Change the decode function as follows to overcome the above bug: The decode should first cast the value to a s64 this will be positive value greater than INT_MAX(in case of a negative encoded value)and then cast this value again as s32, which drops the higher order 32 bits. On 32 bit systems, this is the right value in kernel_time_t/ long. On 64 bit systems, assignment to kernel_time_t/ long will sign extend this value to reflect the signed bit encoded.
Assume ceph timestamp ranges permitted are 1902..2038.
Suggested-by: Arnd Bergmann arnd@arndb.de Signed-off-by: Deepa Dinamani deepa.kernel@gmail.com
Actually I was thinking we'd do the opposite and document the existing 64-bit behavior, and then make sure we do it the same on 32-bit machines once we have the new syscalls.

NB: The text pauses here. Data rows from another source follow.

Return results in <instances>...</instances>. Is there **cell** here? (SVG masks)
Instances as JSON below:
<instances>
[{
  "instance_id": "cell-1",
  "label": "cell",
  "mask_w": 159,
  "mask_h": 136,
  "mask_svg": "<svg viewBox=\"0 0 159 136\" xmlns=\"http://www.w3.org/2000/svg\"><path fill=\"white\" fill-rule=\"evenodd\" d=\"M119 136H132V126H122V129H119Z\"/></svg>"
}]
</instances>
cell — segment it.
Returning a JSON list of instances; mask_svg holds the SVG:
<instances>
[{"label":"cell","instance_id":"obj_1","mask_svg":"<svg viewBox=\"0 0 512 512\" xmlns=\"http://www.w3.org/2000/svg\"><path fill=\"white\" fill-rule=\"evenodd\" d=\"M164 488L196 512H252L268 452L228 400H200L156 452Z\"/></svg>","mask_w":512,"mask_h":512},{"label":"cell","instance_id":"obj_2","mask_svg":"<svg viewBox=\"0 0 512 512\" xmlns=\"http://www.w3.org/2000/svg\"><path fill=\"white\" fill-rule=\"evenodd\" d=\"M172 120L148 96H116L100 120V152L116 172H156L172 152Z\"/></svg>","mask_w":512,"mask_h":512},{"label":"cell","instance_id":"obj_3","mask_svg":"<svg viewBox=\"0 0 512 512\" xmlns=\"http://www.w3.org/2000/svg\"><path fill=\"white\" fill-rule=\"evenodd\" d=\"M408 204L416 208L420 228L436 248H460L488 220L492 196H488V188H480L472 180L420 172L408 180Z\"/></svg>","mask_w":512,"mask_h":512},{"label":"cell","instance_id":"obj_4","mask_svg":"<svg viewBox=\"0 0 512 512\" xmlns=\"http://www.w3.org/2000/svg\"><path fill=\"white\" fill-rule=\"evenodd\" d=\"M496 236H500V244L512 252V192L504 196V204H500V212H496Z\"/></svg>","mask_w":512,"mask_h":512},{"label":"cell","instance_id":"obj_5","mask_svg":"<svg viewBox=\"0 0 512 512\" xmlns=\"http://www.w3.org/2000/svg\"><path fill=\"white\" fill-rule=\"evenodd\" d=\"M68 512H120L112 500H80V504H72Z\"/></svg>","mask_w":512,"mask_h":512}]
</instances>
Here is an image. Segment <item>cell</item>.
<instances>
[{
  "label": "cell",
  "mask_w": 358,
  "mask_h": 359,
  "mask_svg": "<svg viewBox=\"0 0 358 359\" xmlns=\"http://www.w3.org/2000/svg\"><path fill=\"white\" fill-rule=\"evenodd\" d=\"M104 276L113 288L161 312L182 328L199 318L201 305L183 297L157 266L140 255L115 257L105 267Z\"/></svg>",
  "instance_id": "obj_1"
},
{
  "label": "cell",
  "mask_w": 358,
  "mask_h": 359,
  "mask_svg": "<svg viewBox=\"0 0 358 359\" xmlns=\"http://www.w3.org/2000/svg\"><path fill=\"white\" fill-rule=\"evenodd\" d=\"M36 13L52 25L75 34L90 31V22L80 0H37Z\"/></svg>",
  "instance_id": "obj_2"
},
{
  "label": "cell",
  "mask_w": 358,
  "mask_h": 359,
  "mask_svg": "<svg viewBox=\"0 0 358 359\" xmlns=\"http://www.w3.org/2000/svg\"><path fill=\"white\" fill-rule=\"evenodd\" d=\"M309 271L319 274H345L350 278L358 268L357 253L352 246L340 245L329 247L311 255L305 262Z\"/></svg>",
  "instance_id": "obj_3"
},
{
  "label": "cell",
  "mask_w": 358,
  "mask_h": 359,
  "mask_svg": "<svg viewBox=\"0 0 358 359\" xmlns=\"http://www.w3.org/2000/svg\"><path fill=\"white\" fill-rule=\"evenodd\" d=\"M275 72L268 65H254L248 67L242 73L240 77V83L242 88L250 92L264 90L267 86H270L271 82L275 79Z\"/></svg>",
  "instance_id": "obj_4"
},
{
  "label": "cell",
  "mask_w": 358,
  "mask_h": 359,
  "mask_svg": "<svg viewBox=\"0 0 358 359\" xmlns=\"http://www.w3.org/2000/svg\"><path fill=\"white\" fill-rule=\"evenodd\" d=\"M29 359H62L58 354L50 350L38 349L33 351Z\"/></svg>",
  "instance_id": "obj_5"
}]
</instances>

The most important part of course is to document what the file system is expected to do. Having this in the changelog is important here, but I'd also like to see a comment in the code to ensure readers can see that the behavior is intentional.
diff --git a/include/linux/ceph/decode.h b/include/linux/ceph/decode.h index a6ef9cc..e777e99 100644 --- a/include/linux/ceph/decode.h +++ b/include/linux/ceph/decode.h @@ -137,8 +137,8 @@ bad: static inline void ceph_decode_timespec(struct timespec *ts, const struct ceph_timespec *tv) {
ts->tv_sec = (__kernel_time_t)le32_to_cpu(tv->tv_sec);
ts->tv_nsec = (long)le32_to_cpu(tv->tv_nsec);
ts->tv_sec = (s32)(s64)le32_to_cpu(tv->tv_sec);
ts->tv_nsec = (s32)(s64)le32_to_cpu(tv->tv_nsec);
}
Why did you choose to express this as "(s32)(s64)..." rather than "(s64)(s32)..."? The result is the same (just the s32 cast by itself would be sufficient), I just don't see yet how it clarifies what is going on.